Input rows:
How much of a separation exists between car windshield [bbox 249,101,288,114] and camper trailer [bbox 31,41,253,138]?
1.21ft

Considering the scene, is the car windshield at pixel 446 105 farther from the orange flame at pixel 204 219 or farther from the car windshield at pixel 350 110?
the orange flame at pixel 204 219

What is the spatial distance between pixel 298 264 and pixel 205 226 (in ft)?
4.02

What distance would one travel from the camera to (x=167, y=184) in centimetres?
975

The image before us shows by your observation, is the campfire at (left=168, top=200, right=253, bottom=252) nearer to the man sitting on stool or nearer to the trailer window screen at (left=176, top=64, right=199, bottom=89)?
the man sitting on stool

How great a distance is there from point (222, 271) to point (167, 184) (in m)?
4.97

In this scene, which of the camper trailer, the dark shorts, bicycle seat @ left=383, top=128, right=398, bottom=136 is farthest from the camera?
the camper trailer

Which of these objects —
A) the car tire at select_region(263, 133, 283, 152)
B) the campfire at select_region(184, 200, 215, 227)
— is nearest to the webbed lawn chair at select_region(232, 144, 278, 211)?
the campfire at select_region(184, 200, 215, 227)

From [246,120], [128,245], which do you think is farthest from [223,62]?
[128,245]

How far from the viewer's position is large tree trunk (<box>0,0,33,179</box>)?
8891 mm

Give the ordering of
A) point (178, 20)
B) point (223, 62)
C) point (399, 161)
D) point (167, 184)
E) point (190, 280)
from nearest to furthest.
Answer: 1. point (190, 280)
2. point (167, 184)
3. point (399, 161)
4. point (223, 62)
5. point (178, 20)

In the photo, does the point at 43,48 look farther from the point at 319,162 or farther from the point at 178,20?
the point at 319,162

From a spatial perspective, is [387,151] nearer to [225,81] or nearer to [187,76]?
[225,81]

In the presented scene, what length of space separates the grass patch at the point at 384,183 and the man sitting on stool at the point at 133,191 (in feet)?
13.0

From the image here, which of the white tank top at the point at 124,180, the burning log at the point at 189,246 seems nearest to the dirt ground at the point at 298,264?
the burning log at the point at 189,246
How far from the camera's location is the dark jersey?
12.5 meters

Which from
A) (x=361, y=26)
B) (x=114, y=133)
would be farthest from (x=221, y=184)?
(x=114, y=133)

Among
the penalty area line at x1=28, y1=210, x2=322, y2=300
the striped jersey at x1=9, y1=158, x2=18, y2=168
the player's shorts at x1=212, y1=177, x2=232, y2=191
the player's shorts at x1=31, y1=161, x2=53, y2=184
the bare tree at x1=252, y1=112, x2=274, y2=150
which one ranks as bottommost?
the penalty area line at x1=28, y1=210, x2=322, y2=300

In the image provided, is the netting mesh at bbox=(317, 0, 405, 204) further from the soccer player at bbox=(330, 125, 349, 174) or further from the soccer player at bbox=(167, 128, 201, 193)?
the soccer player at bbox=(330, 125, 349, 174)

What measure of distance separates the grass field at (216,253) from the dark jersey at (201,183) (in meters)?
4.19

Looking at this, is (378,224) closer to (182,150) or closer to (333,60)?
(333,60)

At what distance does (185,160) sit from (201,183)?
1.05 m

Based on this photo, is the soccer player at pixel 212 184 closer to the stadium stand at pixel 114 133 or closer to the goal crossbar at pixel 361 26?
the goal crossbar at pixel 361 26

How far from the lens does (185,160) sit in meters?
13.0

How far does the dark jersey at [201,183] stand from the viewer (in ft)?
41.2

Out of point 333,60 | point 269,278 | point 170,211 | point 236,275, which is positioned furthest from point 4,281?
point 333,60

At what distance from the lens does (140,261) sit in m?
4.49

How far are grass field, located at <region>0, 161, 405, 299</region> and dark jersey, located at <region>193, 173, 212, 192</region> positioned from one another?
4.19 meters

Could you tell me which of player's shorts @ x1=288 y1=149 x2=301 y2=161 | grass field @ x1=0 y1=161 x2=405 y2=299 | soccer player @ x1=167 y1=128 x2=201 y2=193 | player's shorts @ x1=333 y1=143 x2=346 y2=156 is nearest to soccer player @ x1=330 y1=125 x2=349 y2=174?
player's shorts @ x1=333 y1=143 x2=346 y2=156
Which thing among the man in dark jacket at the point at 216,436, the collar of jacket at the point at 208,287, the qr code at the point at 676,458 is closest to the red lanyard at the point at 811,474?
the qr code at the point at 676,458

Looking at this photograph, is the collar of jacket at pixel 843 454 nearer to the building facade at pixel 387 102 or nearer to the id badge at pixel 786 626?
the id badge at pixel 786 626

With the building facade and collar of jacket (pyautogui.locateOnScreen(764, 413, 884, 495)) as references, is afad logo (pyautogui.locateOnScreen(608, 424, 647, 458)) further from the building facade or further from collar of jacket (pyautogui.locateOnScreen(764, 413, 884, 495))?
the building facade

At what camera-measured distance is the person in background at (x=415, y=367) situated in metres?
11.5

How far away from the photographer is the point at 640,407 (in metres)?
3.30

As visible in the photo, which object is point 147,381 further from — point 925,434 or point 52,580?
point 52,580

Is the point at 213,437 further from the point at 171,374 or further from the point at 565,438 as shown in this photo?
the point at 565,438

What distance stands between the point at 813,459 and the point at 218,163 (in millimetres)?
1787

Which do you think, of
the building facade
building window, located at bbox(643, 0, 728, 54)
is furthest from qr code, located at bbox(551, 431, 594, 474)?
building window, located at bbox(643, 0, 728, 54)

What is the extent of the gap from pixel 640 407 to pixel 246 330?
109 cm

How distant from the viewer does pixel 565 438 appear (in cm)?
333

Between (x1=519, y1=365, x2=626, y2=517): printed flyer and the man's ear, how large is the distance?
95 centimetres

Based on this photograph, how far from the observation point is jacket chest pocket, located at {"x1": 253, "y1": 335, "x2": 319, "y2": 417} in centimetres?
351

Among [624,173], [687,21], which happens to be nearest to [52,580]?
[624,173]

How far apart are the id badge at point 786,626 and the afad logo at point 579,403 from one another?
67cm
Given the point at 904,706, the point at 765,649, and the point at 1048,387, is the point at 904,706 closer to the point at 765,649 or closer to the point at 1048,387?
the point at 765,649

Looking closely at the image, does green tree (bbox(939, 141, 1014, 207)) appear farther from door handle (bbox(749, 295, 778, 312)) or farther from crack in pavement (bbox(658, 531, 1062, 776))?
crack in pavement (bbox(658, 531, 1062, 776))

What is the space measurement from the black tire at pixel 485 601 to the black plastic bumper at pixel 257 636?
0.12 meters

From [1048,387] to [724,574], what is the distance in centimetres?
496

Objective: Reproduce everything from the line containing "Looking closely at" down to the end of the listing, with "door handle" changed to "side mirror" and nothing else altered. Give only those lines.

Finished task:
Looking closely at the image, does green tree (bbox(939, 141, 1014, 207)) appear farther from side mirror (bbox(749, 295, 778, 312)) or farther from crack in pavement (bbox(658, 531, 1062, 776))?
crack in pavement (bbox(658, 531, 1062, 776))

What is the space measurement from the black tire at pixel 485 601 to the black plastic bumper at pixel 257 636?
0.12 meters

From [1048,387] to [724,574], what is the distance in centimetres?
496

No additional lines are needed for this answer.